Closed benlamonica closed 7 years ago
I took a look at the source and I'm not sure this is the correct interpretation. m_graph
is synchronized in three places in this class and one of them is setStatus
. As far as I can tell, this method is always called outside of a synchronized block so that if thread A calls it while B is inside the synchronized block in setStatus
, this should not result in a deadlock.
Do you have the full thread dump?
Any way you can reproduce this on a small project?
I think you're right, it is just taking a very long time for it to complete the test, and the threads are blocked because another thread is busy inserting into the graph.
I looked at the log again and I see that it's only partially done. I'm not sure why it's so slow though, when I ran this in JUnit, the tests execute very quickly. (Full test runs in 1-2 hours, in testng, it's been running for 11+ hours now). 272000 out of 668592 tests run
So this is not a bug, feel free to close the issue. I'm sure it's something with my test.
Thanks for the quick response.
Thanks for the clarification.
Not sure I want to close this just yet, I'm not convinced yet that this is not a bug in TestNG, especially if you say that the same test runs fast in JUnit. Can you double check this? I'm a bit confused, since if the same tests are running in JUnit, then they are all independent (since JUnit doesn't support dependent tests) which means that the DynamicGraph use in TestNG should be minimal (this graph is only used when you have dependent test methods).
Can you report back on what you find? I want to make sure there's not some hidden slow algorithm in TestNG.
Let me start the jvm with a code profiler and run again.
Here are the particulars of the test:
I'll do a little more research and get back to you.

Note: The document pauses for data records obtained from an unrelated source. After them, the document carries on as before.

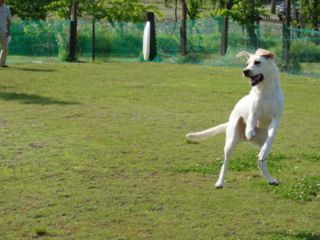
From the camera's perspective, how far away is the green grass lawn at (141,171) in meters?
5.74

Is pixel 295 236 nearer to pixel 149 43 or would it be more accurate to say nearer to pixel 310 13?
pixel 149 43

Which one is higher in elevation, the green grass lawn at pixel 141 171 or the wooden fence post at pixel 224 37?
the wooden fence post at pixel 224 37

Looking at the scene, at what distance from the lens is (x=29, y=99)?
508 inches

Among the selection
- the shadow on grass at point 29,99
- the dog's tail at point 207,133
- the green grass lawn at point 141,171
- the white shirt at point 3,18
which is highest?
the white shirt at point 3,18

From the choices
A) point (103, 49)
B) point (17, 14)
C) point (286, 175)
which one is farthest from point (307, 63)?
point (17, 14)

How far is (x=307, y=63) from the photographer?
20766mm

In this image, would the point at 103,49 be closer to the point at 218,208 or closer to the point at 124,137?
the point at 124,137

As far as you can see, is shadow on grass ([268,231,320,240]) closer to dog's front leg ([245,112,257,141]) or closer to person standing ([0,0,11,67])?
dog's front leg ([245,112,257,141])

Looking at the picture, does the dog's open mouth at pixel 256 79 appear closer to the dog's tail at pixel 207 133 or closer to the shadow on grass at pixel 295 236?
the dog's tail at pixel 207 133

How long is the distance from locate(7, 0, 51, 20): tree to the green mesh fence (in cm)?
765

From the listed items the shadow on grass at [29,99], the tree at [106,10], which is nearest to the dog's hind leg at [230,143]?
the shadow on grass at [29,99]

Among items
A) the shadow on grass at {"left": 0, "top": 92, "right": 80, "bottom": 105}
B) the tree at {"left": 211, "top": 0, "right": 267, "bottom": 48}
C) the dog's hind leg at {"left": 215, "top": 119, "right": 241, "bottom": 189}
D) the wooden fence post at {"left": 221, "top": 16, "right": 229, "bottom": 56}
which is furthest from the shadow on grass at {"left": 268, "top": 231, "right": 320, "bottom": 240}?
the tree at {"left": 211, "top": 0, "right": 267, "bottom": 48}

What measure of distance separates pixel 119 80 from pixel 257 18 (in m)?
16.9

Here is the execution profiler.
Stack Trace Sample Count Percentage(%)
java.lang.Thread.run() 1,037 98.95
java.util.concurrent.ThreadPoolExecutor$Worker.run() 639 60.973
java.util.concurrent.ThreadPoolExecutor.runWorker(ThreadPoolExecutor$Worker) 639 60.973
org.testng.internal.thread.graph.GraphThreadPoolExecutor.afterExecute(Runnable, Throwable) 406 38.74
org.testng.internal.thread.graph.GraphThreadPoolExecutor.setStatus(IWorker, DynamicGraph$Status) 406 38.74
org.testng.internal.DynamicGraph.setStatus(Object, DynamicGraph$Status) 398 37.977
java.util.HashSet.add(Object) 298 28.435
java.util.HashMap.put(Object, Object) 298 28.435
java.util.HashMap.putVal(int, Object, Object, boolean, boolean) 298 28.435
org.testng.internal.DynamicGraph.removeNode(Object) 100 9.542
java.util.HashSet.remove(Object) 100 9.542
java.util.ArrayList.remove(Object) 8 0.763
org.testng.internal.TestMethodWorker.run() 227 21.66
org.testng.internal.TestMethodWorker.invokeTestMethods(ITestNGMethod, Object, ITestContext) 227 21.66
org.testng.internal.Invoker.invokeTestMethods(ITestNGMethod, XmlSuite, Map, ConfigurationGroupMethods, Object, ITestContext) 227 21.66
org.testng.internal.Invoker.invokeTestMethod(Object, ITestNGMethod, Object[], int, XmlSuite, Map, ITestClass, ITestNGMethod[], ITestNGMethod[], ConfigurationGroupMethods, Invoker$FailureContext) 226 21.565
org.testng.internal.Invoker.invokeMethod(Object, ITestNGMethod, Object[], int, XmlSuite, Map, ITestClass, ITestNGMethod[], ITestNGMethod[], ConfigurationGroupMethods, Invoker$FailureContext) 226 21.565
org.testng.internal.MethodInvocationHelper.invokeMethod(Method, Object, Object[]) 224 21.374
java.lang.reflect.Method.invoke(Object, Object[]) 224 21.374
sun.reflect.DelegatingMethodAccessorImpl.invoke(Object, Object[]) 224 21.374
sun.reflect.GeneratedMethodAccessor135.invoke(Object, Object[]) 224 21.374
com.baml.gfx.pte.regression.PTERegression.db() 224 21.374
com.baml.gfx.pte.regression.PTERegression.areIdenticalNodes(String, String, DifferenceListener, ElementQualifier) 224 21.374
org.custommonkey.xmlunit.DetailedDiff.<init>(Diff) 94 8.969
org.custommonkey.xmlunit.Diff.<init>(String, String) 84 8.015
org.custommonkey.xmlunit.Diff.similar() 46 4.389
org.testng.internal.Invoker.invokeConfigurations(IClass, ITestNGMethod, ITestNGMethod[], XmlSuite, Map, Object[], Object, ITestResult) 1 0.095
org.testng.internal.MethodHelper.findExpectedExceptions(IAnnotationFinder, Method) 1 0.095
org.testng.internal.Invoker.filterMethods(IClass, ITestNGMethod[], Invoker$Predicate) 1 0.095
21.66% is spent on executing the test, and 61% is spent inserting into the graph set. (the rest is spent on our caching implementation, which suffered a disconnect to our dev environment and is busy rebuilding it's caches).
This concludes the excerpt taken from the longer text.